Der Deutsche Industrieverband Spectaris hat sich in einem Schreiben an die Europäische Chemikalienagentur (ECHA) gewandt und darin fachliche Kritik am laufenden PFAS-Beschränkungsverfahren geäußert. Aus Sicht des Verbands gibt es erhebliche methodische Schwächen und zu wenig Transparenz im Verfahren. Zudem sieht Spectaris die zuständigen wissenschaftlichen Gremien deutlich überlastet.
Spectaris vertritt rund 400 überwiegend mittelständische Unternehmen aus den Hightech-Branchen Optik, Photonik, Analysen-, Bio- und Labortechnik sowie Medizintechnik. Seit Beginn des PFAS-Beschränkungsverfahrens im Februar 2023 haben viele Mitgliedsunternehmen Bedenken zum Regulierungsansatz, zur Datengrundlage und zum Ablauf des Verfahrens geäussert. Diese Rückmeldungen hat der Verband gesammelt, ausgewertet und an die ECHA weitergeleitet.
„Das derzeitige Verfahren wird der Heterogenität und der technischen Komplexität der PFAS-Stoffgruppe nicht gerecht“, erklärt Spectaris-Geschäftsführer Jörg Mayer. „Ein pauschaler Gruppenansatz steht im Spannungsverhältnis zu den Grundprinzipien der REACH-Verordnung, nach denen regulatorische Maßnahmen auf einer belastbaren, risikobasierten Bewertung beruhen müssen.“ Nach Ansicht des Verbands leitet sich daraus die Verpflichtung ab, solche Stoffuntergruppen anders zu behandeln, für die kein unannehmbares Risiko nachgewiesen werden kann, z. B. die Gruppe der Fluorpolymere.
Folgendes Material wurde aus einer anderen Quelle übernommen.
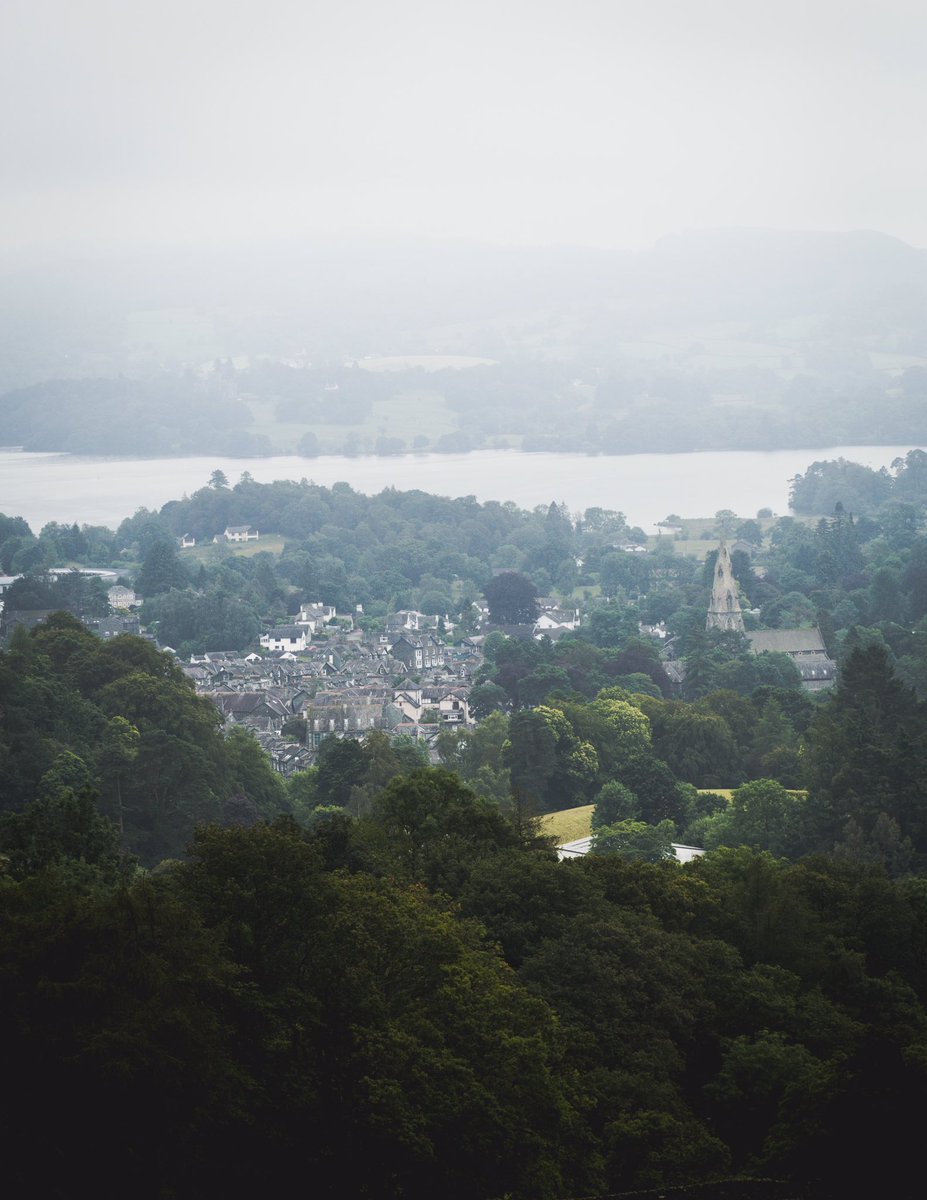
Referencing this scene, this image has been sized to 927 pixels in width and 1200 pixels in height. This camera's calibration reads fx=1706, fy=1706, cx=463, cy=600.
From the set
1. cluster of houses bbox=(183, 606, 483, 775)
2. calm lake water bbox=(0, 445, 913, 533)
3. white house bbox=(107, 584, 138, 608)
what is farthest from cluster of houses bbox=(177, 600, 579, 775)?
calm lake water bbox=(0, 445, 913, 533)

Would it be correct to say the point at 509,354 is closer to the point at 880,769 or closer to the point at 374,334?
the point at 374,334

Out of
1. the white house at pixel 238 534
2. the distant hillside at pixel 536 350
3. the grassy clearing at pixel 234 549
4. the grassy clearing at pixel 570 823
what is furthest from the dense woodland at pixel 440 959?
the distant hillside at pixel 536 350

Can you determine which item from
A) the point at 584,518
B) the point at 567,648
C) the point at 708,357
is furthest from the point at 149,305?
the point at 567,648

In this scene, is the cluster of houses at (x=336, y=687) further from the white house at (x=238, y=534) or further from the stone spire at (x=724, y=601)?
the white house at (x=238, y=534)

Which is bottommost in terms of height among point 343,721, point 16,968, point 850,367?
point 343,721

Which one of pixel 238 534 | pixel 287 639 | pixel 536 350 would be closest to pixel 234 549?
pixel 238 534

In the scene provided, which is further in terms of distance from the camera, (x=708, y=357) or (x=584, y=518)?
(x=708, y=357)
Der Verband bewertet weiterhin kritisch, dass in einem einzigen sogenannten Annex-XV-Dossier mehr als 10.000 Substanzen sowie zahlreiche, sehr unterschiedliche Anwendungsfelder zugleich erfasst werden. Nach Einschätzung des Verbands hat dies nicht nur zu deutlichen Verzögerungen geführt, sondern auch die Kapazitäten der wissenschaftlichen Ausschüsse RAC und SEAC spürbar überlastet. Zudem seien einzelne Anwendungsbereiche zwar benannt, jedoch nicht mehr wissenschaftlich bewertet worden. Aus Sicht von Spectaris entsteht dadurch erhebliche Rechts- und Planungsunsicherheit entlang ganzer industrieller Wertschöpfungsketten.
Ein weiterer Kritikpunkt betrifft das sogenannte Hintergrunddokument zur PFAS-Beschränkung. Trotz mehrfacher Überarbeitungen weist es aus Sicht von Spectaris weiterhin strukturelle und methodische Defizite auf. „In zentralen Punkten wird mit pauschalen Annahmen gearbeitet, weil belastbare, sektorspezifische Daten fehlen“, so Mayer. „Reale Einsatzbedingungen, tatsächliche Emissionspfade und technische Besonderheiten hochspezialisierter Anwendungen werden nicht ausreichend berücksichtigt.“ Das sei besonders problematisch für Anwendungsbereiche, in denen absehbar keine technisch gleichwertigen Alternativen zur Verfügung stehen.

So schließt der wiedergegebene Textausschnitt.